Otherwise during this reign, King Philip II of France agreed to recognise John's possession of Angevin lands at the peace Treaty of Le Goulet in 1200. War again broke out with France in 1202 and though John achieved early victories but later due to shortages of supplies and because of his treatment of his Nobles in that area the empire in northern France collapsed by 1204. He tried to regain these lands for the next decade, was excommunicated after an argument by Pope Innocent III in 1209 not resolved until 1213, and eventually suffered defeat by Philip at the Battle of Bouvines in 1214. Upon return to England he faced rebellion from multiple nobles and barons leading to the Magna Carta peace treaty of 1215, from which neither side really complied leaving to more civil unrest and a stalemate. John died of dysentery in 1216 after campaigning in the east of England and famously losing much of his baggage train and treasure in the flooding marshes and quick sands of the Wash in East Anglia, he died within a week or two of this happening by the 19th October 1216 with his body carried south for interment at Worcester Cathedral. In the aftermath his nine year old son was proclaimed King Henry III under the protector-ship of William Marshall who resuscitated the terms of the Magna Carta in edited form from 1217 as the basis for government in the future.

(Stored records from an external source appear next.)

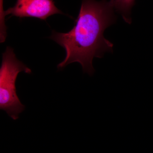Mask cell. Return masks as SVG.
Here are the masks:
<instances>
[{"instance_id": "5b68a950", "label": "cell", "mask_w": 153, "mask_h": 153, "mask_svg": "<svg viewBox=\"0 0 153 153\" xmlns=\"http://www.w3.org/2000/svg\"><path fill=\"white\" fill-rule=\"evenodd\" d=\"M7 27L5 24V15L3 7V0H0V42L4 43L7 37Z\"/></svg>"}, {"instance_id": "6da1fadb", "label": "cell", "mask_w": 153, "mask_h": 153, "mask_svg": "<svg viewBox=\"0 0 153 153\" xmlns=\"http://www.w3.org/2000/svg\"><path fill=\"white\" fill-rule=\"evenodd\" d=\"M114 10L112 0H82L73 28L66 33L53 31L50 37L66 52L57 68L78 62L84 73L90 75L94 73L93 58H101L105 52L113 51V44L105 38L104 32L115 22Z\"/></svg>"}, {"instance_id": "277c9868", "label": "cell", "mask_w": 153, "mask_h": 153, "mask_svg": "<svg viewBox=\"0 0 153 153\" xmlns=\"http://www.w3.org/2000/svg\"><path fill=\"white\" fill-rule=\"evenodd\" d=\"M114 10L121 15L125 22L131 23V10L135 0H112Z\"/></svg>"}, {"instance_id": "7a4b0ae2", "label": "cell", "mask_w": 153, "mask_h": 153, "mask_svg": "<svg viewBox=\"0 0 153 153\" xmlns=\"http://www.w3.org/2000/svg\"><path fill=\"white\" fill-rule=\"evenodd\" d=\"M21 72L31 74L32 71L17 59L13 49L7 47L2 55L0 68V109L14 120L19 118L25 108L17 95L16 88V80Z\"/></svg>"}, {"instance_id": "3957f363", "label": "cell", "mask_w": 153, "mask_h": 153, "mask_svg": "<svg viewBox=\"0 0 153 153\" xmlns=\"http://www.w3.org/2000/svg\"><path fill=\"white\" fill-rule=\"evenodd\" d=\"M5 16L19 18H35L46 20L55 14H63L55 5L53 0H17L13 7L4 11Z\"/></svg>"}]
</instances>
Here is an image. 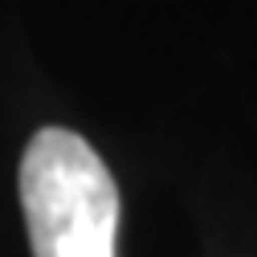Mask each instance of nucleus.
<instances>
[{
  "instance_id": "f257e3e1",
  "label": "nucleus",
  "mask_w": 257,
  "mask_h": 257,
  "mask_svg": "<svg viewBox=\"0 0 257 257\" xmlns=\"http://www.w3.org/2000/svg\"><path fill=\"white\" fill-rule=\"evenodd\" d=\"M21 204L33 257H114L118 188L82 135L45 126L29 139Z\"/></svg>"
}]
</instances>
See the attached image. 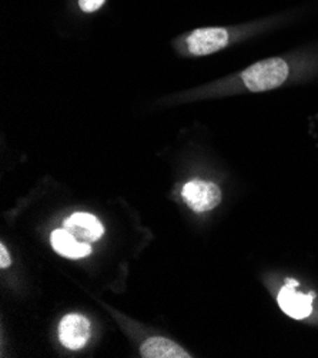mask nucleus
Returning a JSON list of instances; mask_svg holds the SVG:
<instances>
[{"label": "nucleus", "mask_w": 318, "mask_h": 358, "mask_svg": "<svg viewBox=\"0 0 318 358\" xmlns=\"http://www.w3.org/2000/svg\"><path fill=\"white\" fill-rule=\"evenodd\" d=\"M289 78V64L280 59L271 57L261 60L241 73V80L250 92L260 93L277 89Z\"/></svg>", "instance_id": "1"}, {"label": "nucleus", "mask_w": 318, "mask_h": 358, "mask_svg": "<svg viewBox=\"0 0 318 358\" xmlns=\"http://www.w3.org/2000/svg\"><path fill=\"white\" fill-rule=\"evenodd\" d=\"M182 196L187 206L196 213L213 210L222 201V190L217 185L193 180L183 187Z\"/></svg>", "instance_id": "2"}, {"label": "nucleus", "mask_w": 318, "mask_h": 358, "mask_svg": "<svg viewBox=\"0 0 318 358\" xmlns=\"http://www.w3.org/2000/svg\"><path fill=\"white\" fill-rule=\"evenodd\" d=\"M229 45V31L223 27H204L194 30L187 38L189 50L194 56L216 53Z\"/></svg>", "instance_id": "3"}, {"label": "nucleus", "mask_w": 318, "mask_h": 358, "mask_svg": "<svg viewBox=\"0 0 318 358\" xmlns=\"http://www.w3.org/2000/svg\"><path fill=\"white\" fill-rule=\"evenodd\" d=\"M297 285H298V281L289 278L287 284L280 290L277 300L281 310L287 315L296 320H303L312 313L314 293H310L308 296L298 293L296 290Z\"/></svg>", "instance_id": "4"}, {"label": "nucleus", "mask_w": 318, "mask_h": 358, "mask_svg": "<svg viewBox=\"0 0 318 358\" xmlns=\"http://www.w3.org/2000/svg\"><path fill=\"white\" fill-rule=\"evenodd\" d=\"M60 343L68 350H79L90 338V321L80 314L63 317L59 326Z\"/></svg>", "instance_id": "5"}, {"label": "nucleus", "mask_w": 318, "mask_h": 358, "mask_svg": "<svg viewBox=\"0 0 318 358\" xmlns=\"http://www.w3.org/2000/svg\"><path fill=\"white\" fill-rule=\"evenodd\" d=\"M64 229L80 243H93L99 240L104 229L101 223L87 213H75L73 216L64 220Z\"/></svg>", "instance_id": "6"}, {"label": "nucleus", "mask_w": 318, "mask_h": 358, "mask_svg": "<svg viewBox=\"0 0 318 358\" xmlns=\"http://www.w3.org/2000/svg\"><path fill=\"white\" fill-rule=\"evenodd\" d=\"M52 245L60 256L67 259H82L92 253L87 243H80L66 229L55 230L52 233Z\"/></svg>", "instance_id": "7"}, {"label": "nucleus", "mask_w": 318, "mask_h": 358, "mask_svg": "<svg viewBox=\"0 0 318 358\" xmlns=\"http://www.w3.org/2000/svg\"><path fill=\"white\" fill-rule=\"evenodd\" d=\"M145 358H189L190 355L175 343L164 337H152L140 348Z\"/></svg>", "instance_id": "8"}, {"label": "nucleus", "mask_w": 318, "mask_h": 358, "mask_svg": "<svg viewBox=\"0 0 318 358\" xmlns=\"http://www.w3.org/2000/svg\"><path fill=\"white\" fill-rule=\"evenodd\" d=\"M106 0H79V6L83 12L86 13H92L96 12L97 9H100L104 5Z\"/></svg>", "instance_id": "9"}, {"label": "nucleus", "mask_w": 318, "mask_h": 358, "mask_svg": "<svg viewBox=\"0 0 318 358\" xmlns=\"http://www.w3.org/2000/svg\"><path fill=\"white\" fill-rule=\"evenodd\" d=\"M10 263H12V260H10V256L8 253L5 244H0V267L8 268L10 266Z\"/></svg>", "instance_id": "10"}]
</instances>
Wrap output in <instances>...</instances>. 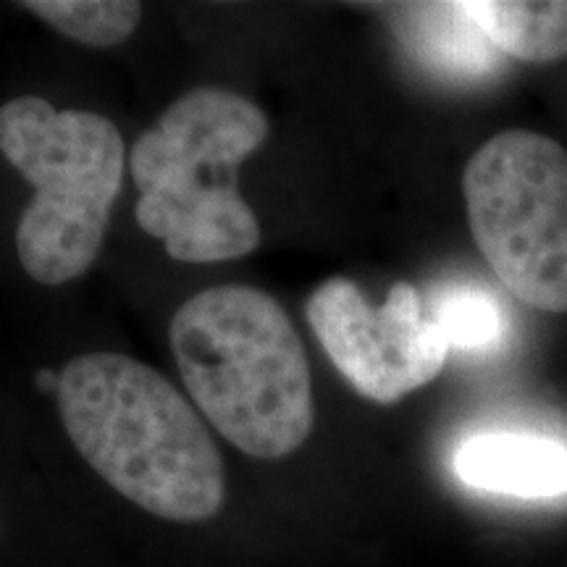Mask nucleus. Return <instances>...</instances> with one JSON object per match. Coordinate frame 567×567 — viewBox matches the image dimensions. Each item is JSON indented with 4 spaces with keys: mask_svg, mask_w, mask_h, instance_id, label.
Returning a JSON list of instances; mask_svg holds the SVG:
<instances>
[{
    "mask_svg": "<svg viewBox=\"0 0 567 567\" xmlns=\"http://www.w3.org/2000/svg\"><path fill=\"white\" fill-rule=\"evenodd\" d=\"M431 321L439 326L450 350H492L507 334V313L494 295L476 287L444 289L431 305Z\"/></svg>",
    "mask_w": 567,
    "mask_h": 567,
    "instance_id": "obj_11",
    "label": "nucleus"
},
{
    "mask_svg": "<svg viewBox=\"0 0 567 567\" xmlns=\"http://www.w3.org/2000/svg\"><path fill=\"white\" fill-rule=\"evenodd\" d=\"M457 478L471 488L515 499H555L567 494V446L547 436L492 431L460 444Z\"/></svg>",
    "mask_w": 567,
    "mask_h": 567,
    "instance_id": "obj_7",
    "label": "nucleus"
},
{
    "mask_svg": "<svg viewBox=\"0 0 567 567\" xmlns=\"http://www.w3.org/2000/svg\"><path fill=\"white\" fill-rule=\"evenodd\" d=\"M305 316L354 392L381 405L431 384L450 354L421 292L408 281H396L375 308L352 279L334 276L308 297Z\"/></svg>",
    "mask_w": 567,
    "mask_h": 567,
    "instance_id": "obj_6",
    "label": "nucleus"
},
{
    "mask_svg": "<svg viewBox=\"0 0 567 567\" xmlns=\"http://www.w3.org/2000/svg\"><path fill=\"white\" fill-rule=\"evenodd\" d=\"M38 386L42 389V392H59V375H55L53 371H40Z\"/></svg>",
    "mask_w": 567,
    "mask_h": 567,
    "instance_id": "obj_12",
    "label": "nucleus"
},
{
    "mask_svg": "<svg viewBox=\"0 0 567 567\" xmlns=\"http://www.w3.org/2000/svg\"><path fill=\"white\" fill-rule=\"evenodd\" d=\"M266 113L231 90L200 87L163 111L130 155L140 229L182 264H224L258 250L260 224L237 168L268 140Z\"/></svg>",
    "mask_w": 567,
    "mask_h": 567,
    "instance_id": "obj_3",
    "label": "nucleus"
},
{
    "mask_svg": "<svg viewBox=\"0 0 567 567\" xmlns=\"http://www.w3.org/2000/svg\"><path fill=\"white\" fill-rule=\"evenodd\" d=\"M168 342L213 429L258 460L292 455L316 423L302 339L271 295L210 287L176 308Z\"/></svg>",
    "mask_w": 567,
    "mask_h": 567,
    "instance_id": "obj_2",
    "label": "nucleus"
},
{
    "mask_svg": "<svg viewBox=\"0 0 567 567\" xmlns=\"http://www.w3.org/2000/svg\"><path fill=\"white\" fill-rule=\"evenodd\" d=\"M21 9L90 48L122 45L142 21V6L132 0H30Z\"/></svg>",
    "mask_w": 567,
    "mask_h": 567,
    "instance_id": "obj_10",
    "label": "nucleus"
},
{
    "mask_svg": "<svg viewBox=\"0 0 567 567\" xmlns=\"http://www.w3.org/2000/svg\"><path fill=\"white\" fill-rule=\"evenodd\" d=\"M478 250L523 305L567 313V153L509 130L481 145L463 174Z\"/></svg>",
    "mask_w": 567,
    "mask_h": 567,
    "instance_id": "obj_5",
    "label": "nucleus"
},
{
    "mask_svg": "<svg viewBox=\"0 0 567 567\" xmlns=\"http://www.w3.org/2000/svg\"><path fill=\"white\" fill-rule=\"evenodd\" d=\"M0 153L34 189L13 237L21 268L45 287L80 279L101 255L122 193L126 153L116 124L21 95L0 105Z\"/></svg>",
    "mask_w": 567,
    "mask_h": 567,
    "instance_id": "obj_4",
    "label": "nucleus"
},
{
    "mask_svg": "<svg viewBox=\"0 0 567 567\" xmlns=\"http://www.w3.org/2000/svg\"><path fill=\"white\" fill-rule=\"evenodd\" d=\"M402 40L429 66L457 76H478L494 69V45L465 17L460 3L402 6Z\"/></svg>",
    "mask_w": 567,
    "mask_h": 567,
    "instance_id": "obj_9",
    "label": "nucleus"
},
{
    "mask_svg": "<svg viewBox=\"0 0 567 567\" xmlns=\"http://www.w3.org/2000/svg\"><path fill=\"white\" fill-rule=\"evenodd\" d=\"M63 429L92 471L155 517L203 523L221 513V452L197 410L155 368L87 352L59 373Z\"/></svg>",
    "mask_w": 567,
    "mask_h": 567,
    "instance_id": "obj_1",
    "label": "nucleus"
},
{
    "mask_svg": "<svg viewBox=\"0 0 567 567\" xmlns=\"http://www.w3.org/2000/svg\"><path fill=\"white\" fill-rule=\"evenodd\" d=\"M460 9L509 59L551 63L567 55V0H463Z\"/></svg>",
    "mask_w": 567,
    "mask_h": 567,
    "instance_id": "obj_8",
    "label": "nucleus"
}]
</instances>
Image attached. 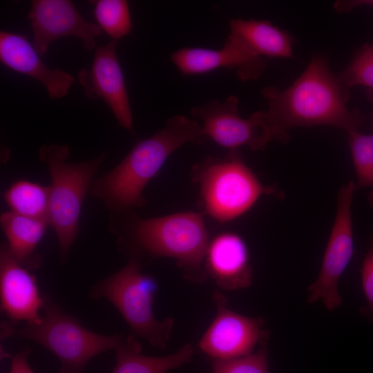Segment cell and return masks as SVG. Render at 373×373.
Instances as JSON below:
<instances>
[{"mask_svg": "<svg viewBox=\"0 0 373 373\" xmlns=\"http://www.w3.org/2000/svg\"><path fill=\"white\" fill-rule=\"evenodd\" d=\"M347 90L351 86L361 85L373 90V42L366 44L358 52L347 67L337 75Z\"/></svg>", "mask_w": 373, "mask_h": 373, "instance_id": "cell-23", "label": "cell"}, {"mask_svg": "<svg viewBox=\"0 0 373 373\" xmlns=\"http://www.w3.org/2000/svg\"><path fill=\"white\" fill-rule=\"evenodd\" d=\"M205 212L219 222L236 219L263 195H276L274 187L262 184L245 164L236 150L222 158H205L193 169Z\"/></svg>", "mask_w": 373, "mask_h": 373, "instance_id": "cell-7", "label": "cell"}, {"mask_svg": "<svg viewBox=\"0 0 373 373\" xmlns=\"http://www.w3.org/2000/svg\"><path fill=\"white\" fill-rule=\"evenodd\" d=\"M347 133L358 187L372 189L369 201L373 206V134H362L358 131H351Z\"/></svg>", "mask_w": 373, "mask_h": 373, "instance_id": "cell-22", "label": "cell"}, {"mask_svg": "<svg viewBox=\"0 0 373 373\" xmlns=\"http://www.w3.org/2000/svg\"><path fill=\"white\" fill-rule=\"evenodd\" d=\"M29 349H24L11 358L9 373H35L28 363Z\"/></svg>", "mask_w": 373, "mask_h": 373, "instance_id": "cell-26", "label": "cell"}, {"mask_svg": "<svg viewBox=\"0 0 373 373\" xmlns=\"http://www.w3.org/2000/svg\"><path fill=\"white\" fill-rule=\"evenodd\" d=\"M212 298L216 316L198 343L204 354L213 360L232 359L249 355L258 343L267 342L268 333L262 318L232 311L226 297L217 290Z\"/></svg>", "mask_w": 373, "mask_h": 373, "instance_id": "cell-10", "label": "cell"}, {"mask_svg": "<svg viewBox=\"0 0 373 373\" xmlns=\"http://www.w3.org/2000/svg\"><path fill=\"white\" fill-rule=\"evenodd\" d=\"M229 28L230 35L258 56L293 57V37L269 21L230 19Z\"/></svg>", "mask_w": 373, "mask_h": 373, "instance_id": "cell-19", "label": "cell"}, {"mask_svg": "<svg viewBox=\"0 0 373 373\" xmlns=\"http://www.w3.org/2000/svg\"><path fill=\"white\" fill-rule=\"evenodd\" d=\"M115 351L116 363L111 373H166L189 363L194 354L193 346L186 343L169 355H144L134 335L124 336Z\"/></svg>", "mask_w": 373, "mask_h": 373, "instance_id": "cell-18", "label": "cell"}, {"mask_svg": "<svg viewBox=\"0 0 373 373\" xmlns=\"http://www.w3.org/2000/svg\"><path fill=\"white\" fill-rule=\"evenodd\" d=\"M355 188V184L350 182L338 191L335 219L320 272L308 287L307 302L315 303L321 300L329 311L342 305L338 283L354 251L351 204Z\"/></svg>", "mask_w": 373, "mask_h": 373, "instance_id": "cell-8", "label": "cell"}, {"mask_svg": "<svg viewBox=\"0 0 373 373\" xmlns=\"http://www.w3.org/2000/svg\"><path fill=\"white\" fill-rule=\"evenodd\" d=\"M207 137L201 125L184 115H174L151 136L139 140L113 169L95 179L89 194L111 213L134 211L144 207L143 191L168 157L186 143L202 144Z\"/></svg>", "mask_w": 373, "mask_h": 373, "instance_id": "cell-3", "label": "cell"}, {"mask_svg": "<svg viewBox=\"0 0 373 373\" xmlns=\"http://www.w3.org/2000/svg\"><path fill=\"white\" fill-rule=\"evenodd\" d=\"M268 109L262 111L272 140L285 143L296 126L329 125L347 132L358 131L363 118L358 110H349V91L325 58L314 57L296 81L280 90L267 86L262 91Z\"/></svg>", "mask_w": 373, "mask_h": 373, "instance_id": "cell-2", "label": "cell"}, {"mask_svg": "<svg viewBox=\"0 0 373 373\" xmlns=\"http://www.w3.org/2000/svg\"><path fill=\"white\" fill-rule=\"evenodd\" d=\"M28 18L32 46L40 56L47 52L52 41L66 37L81 39L85 49L93 50L103 32L97 24L86 21L68 0H33Z\"/></svg>", "mask_w": 373, "mask_h": 373, "instance_id": "cell-11", "label": "cell"}, {"mask_svg": "<svg viewBox=\"0 0 373 373\" xmlns=\"http://www.w3.org/2000/svg\"><path fill=\"white\" fill-rule=\"evenodd\" d=\"M267 354L265 342L255 353L232 359H214L211 373H269Z\"/></svg>", "mask_w": 373, "mask_h": 373, "instance_id": "cell-24", "label": "cell"}, {"mask_svg": "<svg viewBox=\"0 0 373 373\" xmlns=\"http://www.w3.org/2000/svg\"><path fill=\"white\" fill-rule=\"evenodd\" d=\"M373 1H338L335 2L334 5V9L338 12H347L350 10L354 8L355 6H358L360 4H372Z\"/></svg>", "mask_w": 373, "mask_h": 373, "instance_id": "cell-27", "label": "cell"}, {"mask_svg": "<svg viewBox=\"0 0 373 373\" xmlns=\"http://www.w3.org/2000/svg\"><path fill=\"white\" fill-rule=\"evenodd\" d=\"M157 290L156 280L142 271L133 260L114 274L94 284L89 291L92 299L104 298L119 312L135 336L145 340L158 350L166 349L174 319L160 321L153 312V300Z\"/></svg>", "mask_w": 373, "mask_h": 373, "instance_id": "cell-6", "label": "cell"}, {"mask_svg": "<svg viewBox=\"0 0 373 373\" xmlns=\"http://www.w3.org/2000/svg\"><path fill=\"white\" fill-rule=\"evenodd\" d=\"M170 59L184 75H200L224 68L236 70L242 81L257 79L266 67L262 57L254 53L230 34L220 50L183 48L173 52Z\"/></svg>", "mask_w": 373, "mask_h": 373, "instance_id": "cell-13", "label": "cell"}, {"mask_svg": "<svg viewBox=\"0 0 373 373\" xmlns=\"http://www.w3.org/2000/svg\"><path fill=\"white\" fill-rule=\"evenodd\" d=\"M204 268L207 276L222 289L246 288L252 283L248 247L244 240L234 233H221L209 241Z\"/></svg>", "mask_w": 373, "mask_h": 373, "instance_id": "cell-16", "label": "cell"}, {"mask_svg": "<svg viewBox=\"0 0 373 373\" xmlns=\"http://www.w3.org/2000/svg\"><path fill=\"white\" fill-rule=\"evenodd\" d=\"M69 155L66 144H45L39 150V158L46 165L51 180L48 222L57 236L61 263L67 260L79 235L84 200L106 157L102 152L93 159L72 162H68Z\"/></svg>", "mask_w": 373, "mask_h": 373, "instance_id": "cell-5", "label": "cell"}, {"mask_svg": "<svg viewBox=\"0 0 373 373\" xmlns=\"http://www.w3.org/2000/svg\"><path fill=\"white\" fill-rule=\"evenodd\" d=\"M361 272L366 305L361 308L360 312L365 318L373 321V242L364 258Z\"/></svg>", "mask_w": 373, "mask_h": 373, "instance_id": "cell-25", "label": "cell"}, {"mask_svg": "<svg viewBox=\"0 0 373 373\" xmlns=\"http://www.w3.org/2000/svg\"><path fill=\"white\" fill-rule=\"evenodd\" d=\"M3 198L11 211L48 222L49 186L19 180L7 189Z\"/></svg>", "mask_w": 373, "mask_h": 373, "instance_id": "cell-20", "label": "cell"}, {"mask_svg": "<svg viewBox=\"0 0 373 373\" xmlns=\"http://www.w3.org/2000/svg\"><path fill=\"white\" fill-rule=\"evenodd\" d=\"M116 40L97 46L90 68H82L78 81L90 99H102L118 124L134 134L133 115L124 78L117 55Z\"/></svg>", "mask_w": 373, "mask_h": 373, "instance_id": "cell-12", "label": "cell"}, {"mask_svg": "<svg viewBox=\"0 0 373 373\" xmlns=\"http://www.w3.org/2000/svg\"><path fill=\"white\" fill-rule=\"evenodd\" d=\"M44 296L35 276L9 253L4 242L0 247V308L7 321L18 324L37 323L41 316Z\"/></svg>", "mask_w": 373, "mask_h": 373, "instance_id": "cell-14", "label": "cell"}, {"mask_svg": "<svg viewBox=\"0 0 373 373\" xmlns=\"http://www.w3.org/2000/svg\"><path fill=\"white\" fill-rule=\"evenodd\" d=\"M368 97H370V99L372 100V102H373V92L370 91L369 92V95ZM372 122H373V112L372 113Z\"/></svg>", "mask_w": 373, "mask_h": 373, "instance_id": "cell-28", "label": "cell"}, {"mask_svg": "<svg viewBox=\"0 0 373 373\" xmlns=\"http://www.w3.org/2000/svg\"><path fill=\"white\" fill-rule=\"evenodd\" d=\"M99 27L111 39L118 41L128 35L132 22L128 5L124 0H97L90 1Z\"/></svg>", "mask_w": 373, "mask_h": 373, "instance_id": "cell-21", "label": "cell"}, {"mask_svg": "<svg viewBox=\"0 0 373 373\" xmlns=\"http://www.w3.org/2000/svg\"><path fill=\"white\" fill-rule=\"evenodd\" d=\"M0 224L10 255L30 271L39 268L42 258L36 249L49 226L48 222L8 211L1 214Z\"/></svg>", "mask_w": 373, "mask_h": 373, "instance_id": "cell-17", "label": "cell"}, {"mask_svg": "<svg viewBox=\"0 0 373 373\" xmlns=\"http://www.w3.org/2000/svg\"><path fill=\"white\" fill-rule=\"evenodd\" d=\"M110 230L128 260L142 267L160 258L175 260L187 280L202 283L207 277L204 259L209 243L202 215L193 211L142 218L134 211L111 213Z\"/></svg>", "mask_w": 373, "mask_h": 373, "instance_id": "cell-1", "label": "cell"}, {"mask_svg": "<svg viewBox=\"0 0 373 373\" xmlns=\"http://www.w3.org/2000/svg\"><path fill=\"white\" fill-rule=\"evenodd\" d=\"M238 99L230 95L224 102L213 99L193 107V117L202 122V131L219 145L236 150L247 146L251 150L263 149L272 137L262 111L251 114L248 119L239 116Z\"/></svg>", "mask_w": 373, "mask_h": 373, "instance_id": "cell-9", "label": "cell"}, {"mask_svg": "<svg viewBox=\"0 0 373 373\" xmlns=\"http://www.w3.org/2000/svg\"><path fill=\"white\" fill-rule=\"evenodd\" d=\"M39 56L26 35L0 32L1 62L41 83L50 99L64 97L74 82L73 76L59 68H49Z\"/></svg>", "mask_w": 373, "mask_h": 373, "instance_id": "cell-15", "label": "cell"}, {"mask_svg": "<svg viewBox=\"0 0 373 373\" xmlns=\"http://www.w3.org/2000/svg\"><path fill=\"white\" fill-rule=\"evenodd\" d=\"M123 335H104L85 327L49 295L44 296L41 316L37 323L19 327L7 320L1 323V340H30L44 347L59 361V373H84L96 356L115 350Z\"/></svg>", "mask_w": 373, "mask_h": 373, "instance_id": "cell-4", "label": "cell"}]
</instances>
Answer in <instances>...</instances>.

King's Lynn, Norfolk - known as Lynn at the time of these coins being minted exclusively under King John, a town on the estuary of the Great Ouse at its outflow into the wash, roughly 50 miles northwest of Norwich and recognized as an important seaport throughout 12th century. Virgil. M. Brand mentions in his 1964 article there were around 11 obverse dies in usage for all the three moneyers at the mint at the time, the moneyers were either Iohan, Nicole and Willelm. SCBI 56, 'The J. P. Mass collection' outlines the mint signature tends to present as one of the following; LE/ LEN/ LENE/ LENN/ LENNE, the chronology table shows Lynn as active for class Vb1, Vb2 and Vb3 for John, Kings Lynn or Lynn finally closed its doors during the last small output of type Vb3.